Os beta-bloqueadores são utilizados no desporto de uma forma semelhante à dos analgésicos. Combatem o nervosismo, stress e ansiedade baixam a pressão sanguínea e atuam no sistema cardiovascular, diminuindo o número de batimentos cardíacos. Estas substâncias são normalmente usadas em categorias que exigem alta precisão, como o arco e a flecha, o tiro, bilhar, xadrez e natação sincronizada.

Por fim os diuréticos, utilizados principalmente para reduzir rapidamente o peso e baixar a concentração de substâncias proibidas na urina, de forma a dificultar a sua deteção. Os atletas correm o risco de sofrer desidratação, caibras, doenças renais, perda de sais minerais, alterações no volume do sangue e ritmo cardíaco.

A divulgação de repetidos casos de atletas que abusam de drogas para melhorar o desempenho tem vindo a tornar-se comum na comunidade desportiva. O doping no desporto cada vez mais evolui com o objetivo de contornar as leis e os controles existentes atualmente, dando origem a novas estratégias e tendências.

Uma possibilidade de evolução dessa prática dá-se por meio do estudo dos genes juntamente com os avanços da terapia genética nas quais preparações laboratoriais de células humanas permitem reações endógenas que ajudam na amplificação da performance física que vai além do limite fisiológico. Isto fez surgir um novo termo designado por doping genético.

A possibilidade de haver doping genético nos atletas começou a preocupar a Comissão Médica do COI em 2001 em virtude das perspetivas em genética humana e médica, mais especificamente em terapias genéticas. O doping genético caracteriza-se pela utilização não terapêutica de genes, elementos genéticos ou células que potenciem o desempenho atlético, fazendo uso de substâncias ou métodos capazes de incrementar artificialmente o desempenho desportivo.

É uma consequência da terapia genética mas, em vez de se injetar ADN na pessoa com o propósito de restaurar alguma função relacionada com um gene defeituoso ou em falta; como terapia genética, o doping envolve uma inserção de ADN com o objetivo de melhorar o desempenho atlético. O atleta que pratica este tipo de doping incorpora um gene extra na sua informação genética (ADN ou RNA).

Os principais genes alvo do doping são os que proporcionam aumento na captação de oxigénio com consequente perda de peso, otimização do metabolismo energético e rápidos ganhos de massa muscular.

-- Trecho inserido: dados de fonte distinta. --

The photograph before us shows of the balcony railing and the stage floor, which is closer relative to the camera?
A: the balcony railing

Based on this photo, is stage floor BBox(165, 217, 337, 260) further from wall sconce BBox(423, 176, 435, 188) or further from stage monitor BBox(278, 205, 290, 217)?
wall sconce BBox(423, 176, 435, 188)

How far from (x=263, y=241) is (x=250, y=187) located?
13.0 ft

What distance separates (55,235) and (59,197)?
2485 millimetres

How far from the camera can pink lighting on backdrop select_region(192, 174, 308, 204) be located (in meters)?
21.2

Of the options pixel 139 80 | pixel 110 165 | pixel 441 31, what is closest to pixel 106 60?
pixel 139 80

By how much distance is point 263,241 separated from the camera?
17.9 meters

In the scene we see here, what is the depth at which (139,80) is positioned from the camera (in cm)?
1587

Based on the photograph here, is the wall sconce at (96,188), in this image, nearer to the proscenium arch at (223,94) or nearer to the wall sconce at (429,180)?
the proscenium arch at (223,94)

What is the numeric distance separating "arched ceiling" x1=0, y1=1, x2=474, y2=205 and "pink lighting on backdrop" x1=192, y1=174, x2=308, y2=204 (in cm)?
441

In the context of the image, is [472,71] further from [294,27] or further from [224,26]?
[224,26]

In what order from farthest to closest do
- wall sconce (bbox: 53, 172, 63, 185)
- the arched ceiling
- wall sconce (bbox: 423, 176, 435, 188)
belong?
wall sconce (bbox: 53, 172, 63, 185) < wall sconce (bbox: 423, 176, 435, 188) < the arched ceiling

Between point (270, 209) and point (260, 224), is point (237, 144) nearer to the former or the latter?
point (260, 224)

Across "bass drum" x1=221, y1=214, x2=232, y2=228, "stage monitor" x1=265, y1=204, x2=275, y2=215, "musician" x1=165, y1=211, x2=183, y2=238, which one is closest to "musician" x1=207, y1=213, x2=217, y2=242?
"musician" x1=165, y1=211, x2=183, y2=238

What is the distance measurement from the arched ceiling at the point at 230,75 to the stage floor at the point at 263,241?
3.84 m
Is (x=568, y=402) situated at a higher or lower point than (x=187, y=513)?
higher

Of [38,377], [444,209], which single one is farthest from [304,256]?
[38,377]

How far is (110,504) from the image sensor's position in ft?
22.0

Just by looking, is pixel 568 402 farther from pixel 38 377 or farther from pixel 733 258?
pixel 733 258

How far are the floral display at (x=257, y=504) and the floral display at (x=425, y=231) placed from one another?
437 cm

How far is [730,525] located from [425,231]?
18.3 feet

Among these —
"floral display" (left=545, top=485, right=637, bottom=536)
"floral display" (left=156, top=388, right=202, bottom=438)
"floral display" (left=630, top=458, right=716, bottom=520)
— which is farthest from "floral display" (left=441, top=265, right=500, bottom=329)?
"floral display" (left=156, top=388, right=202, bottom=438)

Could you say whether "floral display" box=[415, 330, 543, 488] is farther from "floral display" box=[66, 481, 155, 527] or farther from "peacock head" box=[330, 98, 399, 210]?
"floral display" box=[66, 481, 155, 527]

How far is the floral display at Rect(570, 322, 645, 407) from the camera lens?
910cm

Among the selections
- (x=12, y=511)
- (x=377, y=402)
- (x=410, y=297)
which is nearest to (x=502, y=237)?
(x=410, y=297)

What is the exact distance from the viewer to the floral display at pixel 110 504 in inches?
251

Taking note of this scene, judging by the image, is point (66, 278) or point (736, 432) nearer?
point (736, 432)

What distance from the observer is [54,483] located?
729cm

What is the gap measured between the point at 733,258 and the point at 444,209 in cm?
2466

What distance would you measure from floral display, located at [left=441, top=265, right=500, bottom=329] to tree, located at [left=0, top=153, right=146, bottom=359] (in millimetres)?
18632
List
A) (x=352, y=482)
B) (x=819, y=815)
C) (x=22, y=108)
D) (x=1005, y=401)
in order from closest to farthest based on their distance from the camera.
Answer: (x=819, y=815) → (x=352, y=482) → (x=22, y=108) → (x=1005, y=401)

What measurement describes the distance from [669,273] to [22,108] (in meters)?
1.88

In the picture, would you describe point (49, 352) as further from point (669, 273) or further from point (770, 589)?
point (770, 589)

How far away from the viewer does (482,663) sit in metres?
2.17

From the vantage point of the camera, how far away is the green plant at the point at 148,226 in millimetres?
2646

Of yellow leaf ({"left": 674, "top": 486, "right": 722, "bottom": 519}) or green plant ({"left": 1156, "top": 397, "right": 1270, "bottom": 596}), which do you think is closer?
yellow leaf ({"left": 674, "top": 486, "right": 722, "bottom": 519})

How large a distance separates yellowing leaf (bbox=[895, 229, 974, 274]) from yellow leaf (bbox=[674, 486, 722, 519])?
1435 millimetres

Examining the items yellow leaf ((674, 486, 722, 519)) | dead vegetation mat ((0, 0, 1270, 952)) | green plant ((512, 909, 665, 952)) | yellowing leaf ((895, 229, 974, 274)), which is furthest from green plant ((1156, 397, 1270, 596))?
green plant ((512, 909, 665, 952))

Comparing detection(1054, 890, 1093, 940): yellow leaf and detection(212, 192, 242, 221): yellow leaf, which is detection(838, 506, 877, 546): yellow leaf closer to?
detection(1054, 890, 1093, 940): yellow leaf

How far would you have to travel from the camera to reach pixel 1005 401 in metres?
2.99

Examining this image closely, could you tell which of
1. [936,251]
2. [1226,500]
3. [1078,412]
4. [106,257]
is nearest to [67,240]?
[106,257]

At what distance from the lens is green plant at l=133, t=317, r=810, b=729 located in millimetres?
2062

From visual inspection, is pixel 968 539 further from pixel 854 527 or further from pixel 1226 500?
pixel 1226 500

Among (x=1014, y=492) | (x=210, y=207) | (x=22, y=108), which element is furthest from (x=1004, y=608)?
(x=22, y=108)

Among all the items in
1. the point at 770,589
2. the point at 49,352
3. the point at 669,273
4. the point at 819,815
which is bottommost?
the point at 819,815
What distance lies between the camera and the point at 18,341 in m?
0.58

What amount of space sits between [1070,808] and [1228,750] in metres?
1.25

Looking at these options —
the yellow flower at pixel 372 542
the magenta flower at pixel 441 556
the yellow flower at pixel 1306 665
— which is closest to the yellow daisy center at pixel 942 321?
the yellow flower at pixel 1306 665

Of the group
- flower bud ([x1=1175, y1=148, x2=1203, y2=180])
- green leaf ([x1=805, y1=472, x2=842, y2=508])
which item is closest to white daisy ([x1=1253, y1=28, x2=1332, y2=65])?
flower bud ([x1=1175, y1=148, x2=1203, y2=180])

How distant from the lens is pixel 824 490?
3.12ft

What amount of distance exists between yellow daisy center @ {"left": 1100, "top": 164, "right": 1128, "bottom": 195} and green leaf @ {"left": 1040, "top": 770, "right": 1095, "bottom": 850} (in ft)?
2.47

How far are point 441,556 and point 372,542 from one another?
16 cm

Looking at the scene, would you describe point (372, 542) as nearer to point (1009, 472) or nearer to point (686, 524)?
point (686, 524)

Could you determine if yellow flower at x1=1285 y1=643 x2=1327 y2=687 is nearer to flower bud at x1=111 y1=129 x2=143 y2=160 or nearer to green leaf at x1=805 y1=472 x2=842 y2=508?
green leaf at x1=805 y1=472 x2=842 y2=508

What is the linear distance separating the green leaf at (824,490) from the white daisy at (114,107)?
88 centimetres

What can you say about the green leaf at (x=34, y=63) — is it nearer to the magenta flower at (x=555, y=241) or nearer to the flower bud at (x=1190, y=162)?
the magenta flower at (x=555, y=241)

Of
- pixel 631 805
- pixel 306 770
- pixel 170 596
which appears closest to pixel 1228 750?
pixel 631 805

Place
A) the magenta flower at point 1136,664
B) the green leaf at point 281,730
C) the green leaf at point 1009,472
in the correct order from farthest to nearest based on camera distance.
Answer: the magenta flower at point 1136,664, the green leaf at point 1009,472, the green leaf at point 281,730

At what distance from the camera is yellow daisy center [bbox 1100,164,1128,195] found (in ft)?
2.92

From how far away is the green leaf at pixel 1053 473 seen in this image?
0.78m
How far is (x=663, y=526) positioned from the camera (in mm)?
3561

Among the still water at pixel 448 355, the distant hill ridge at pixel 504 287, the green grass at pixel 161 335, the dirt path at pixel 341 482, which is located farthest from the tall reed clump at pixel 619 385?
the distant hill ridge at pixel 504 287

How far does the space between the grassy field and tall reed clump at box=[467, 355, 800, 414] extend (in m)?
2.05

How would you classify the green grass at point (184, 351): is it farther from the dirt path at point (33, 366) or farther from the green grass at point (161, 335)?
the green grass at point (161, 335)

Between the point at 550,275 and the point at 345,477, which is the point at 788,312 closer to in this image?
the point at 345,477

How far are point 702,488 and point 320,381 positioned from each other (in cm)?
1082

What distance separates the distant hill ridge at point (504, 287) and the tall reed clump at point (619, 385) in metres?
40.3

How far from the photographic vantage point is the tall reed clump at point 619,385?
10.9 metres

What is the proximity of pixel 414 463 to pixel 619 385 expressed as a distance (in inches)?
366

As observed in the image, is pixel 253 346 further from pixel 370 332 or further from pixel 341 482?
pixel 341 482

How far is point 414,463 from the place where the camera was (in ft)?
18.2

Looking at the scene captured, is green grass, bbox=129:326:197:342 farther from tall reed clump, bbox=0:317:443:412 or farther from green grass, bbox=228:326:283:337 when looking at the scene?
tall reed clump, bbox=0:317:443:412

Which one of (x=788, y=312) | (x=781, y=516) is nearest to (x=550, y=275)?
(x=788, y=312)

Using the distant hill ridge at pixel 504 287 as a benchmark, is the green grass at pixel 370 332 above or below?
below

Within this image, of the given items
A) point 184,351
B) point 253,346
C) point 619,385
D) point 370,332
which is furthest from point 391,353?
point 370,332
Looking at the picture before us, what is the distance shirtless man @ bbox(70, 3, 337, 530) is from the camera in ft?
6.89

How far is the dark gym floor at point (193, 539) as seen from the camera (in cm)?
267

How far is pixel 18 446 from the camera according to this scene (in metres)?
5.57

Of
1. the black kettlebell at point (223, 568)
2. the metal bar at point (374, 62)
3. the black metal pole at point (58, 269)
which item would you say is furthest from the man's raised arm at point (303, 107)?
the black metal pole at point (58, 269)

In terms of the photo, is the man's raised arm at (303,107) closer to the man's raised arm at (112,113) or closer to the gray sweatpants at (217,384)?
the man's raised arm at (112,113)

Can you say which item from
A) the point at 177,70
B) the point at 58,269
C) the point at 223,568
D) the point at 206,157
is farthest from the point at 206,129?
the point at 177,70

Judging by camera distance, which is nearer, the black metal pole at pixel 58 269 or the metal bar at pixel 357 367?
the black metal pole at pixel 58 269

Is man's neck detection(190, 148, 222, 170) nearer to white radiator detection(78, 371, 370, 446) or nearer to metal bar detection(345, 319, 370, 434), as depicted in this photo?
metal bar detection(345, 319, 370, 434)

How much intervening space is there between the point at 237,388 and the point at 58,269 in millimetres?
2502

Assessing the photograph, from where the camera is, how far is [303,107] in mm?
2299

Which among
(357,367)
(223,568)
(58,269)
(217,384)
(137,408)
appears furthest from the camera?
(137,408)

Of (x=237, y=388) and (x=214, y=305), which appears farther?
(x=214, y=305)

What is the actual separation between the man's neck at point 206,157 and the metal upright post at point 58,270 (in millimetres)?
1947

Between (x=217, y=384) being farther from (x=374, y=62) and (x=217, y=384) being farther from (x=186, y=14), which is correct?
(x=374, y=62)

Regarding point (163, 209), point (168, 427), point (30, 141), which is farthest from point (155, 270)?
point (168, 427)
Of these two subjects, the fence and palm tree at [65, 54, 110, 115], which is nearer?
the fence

Entre os principais genes alvo estão a eritropoietina (EPO), fator de crescimento semelhante à insulina tipo 1 (IGF-1), fator de crescimento endotelial vascular (VEGF), bloqueadores da miostatina (GDF-8), hormona de crescimento (GH), recetor ativado por proliferador de peroxissomo delta, fosfoenolpiruvato carboxiquinase (PEPCK-C), fator induzido por hipóxia 1α (HIF-1α), o LEP (leptina) e o gene codificador da endorfina, também foram mencionados como fortes candidatos com potencial para reduzir a dor e processos inflamatórios causados por lesões e traumas repetidos.

Os efeitos secundários biomédicos do doping genético derivam dos efeitos adversos da terapia genética e dos produtos do gene modificado. Deduz-se, então, a partir de estudos clínicos, que alguma deficiência imunológica, contaminação com químicos e outras impurezas provenientes do processo de fabrico e purificação, incluindo os pirogenos e vírus virulentos podem colocar em grande risco os atletas que utilizam este tipo de doping.

Os resultados de experiências clínicas revelam o desenvolvimento de cancro e a falha de órgãos, aumento de problemas tromboembólicos cardiovasculares. Desconhece-se a existência de outros riscos, devido à escassez de estudos e publicações o que torna incontroláveis os efeitos secundários biomédicos da terapia genética.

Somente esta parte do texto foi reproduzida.